娘が朝さめざめと泣いていて、一体どうしたのかと尋ねたら
「タブレットの番号がわからなくなりそうでこわいの、学校行きたくない」
と言う。そうかそうかと話を聞いて、パスコードを何か紙にメモしても良いか担任の先生に連絡帳で聞いてみるね、と言うことで決着した。
結論から言えば、その日持ち帰った学級便りにはパスコードが書いてあったし、家で一緒に使ったらわたしよりスイスイ使っていて驚いた。「はじめてタブレットを持ち帰って家で宿題をするということの不安があったのですね」と担任の先生からのコメントもいただき、やれやれ、と言う感じである。

とはいえ銀行の暗証番号もクレジットカードの暗証番号も職場のシステムのパスワードも忘れてしまう母である。この「番号わかんなかったらどうしよう」不安は毎度銀行へ行くたびに、勤務報告をするたびにハラハラしているんである。子が子なら親は親なんである。やれやれ。

◆ **記述問題**: 引用文の「娘が朝さめざめと泣いていて、一体どうしたのかと尋ねたら」から「やれやれ、と言う感じである。」までを、一字一句変えずに書き写してください。 項目は解答に使わない。

◆ **データ行**:
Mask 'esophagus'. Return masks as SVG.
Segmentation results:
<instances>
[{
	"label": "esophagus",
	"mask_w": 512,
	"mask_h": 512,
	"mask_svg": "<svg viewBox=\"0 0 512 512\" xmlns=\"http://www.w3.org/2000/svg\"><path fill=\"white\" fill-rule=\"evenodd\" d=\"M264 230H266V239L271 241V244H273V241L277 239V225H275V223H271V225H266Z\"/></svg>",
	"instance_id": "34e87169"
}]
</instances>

◆ **解答例**:
娘が朝さめざめと泣いていて、一体どうしたのかと尋ねたら
「タブレットの番号がわからなくなりそうでこわいの、学校行きたくない」
と言う。そうかそうかと話を聞いて、パスコードを何か紙にメモしても良いか担任の先生に連絡帳で聞いてみるね、と言うことで決着した。
結論から言えば、その日持ち帰った学級便りにはパスコードが書いてあったし、家で一緒に使ったらわたしよりスイスイ使っていて驚いた。「はじめてタブレットを持ち帰って家で宿題をするということの不安があったのですね」と担任の先生からのコメントもいただき、やれやれ、と言う感じである。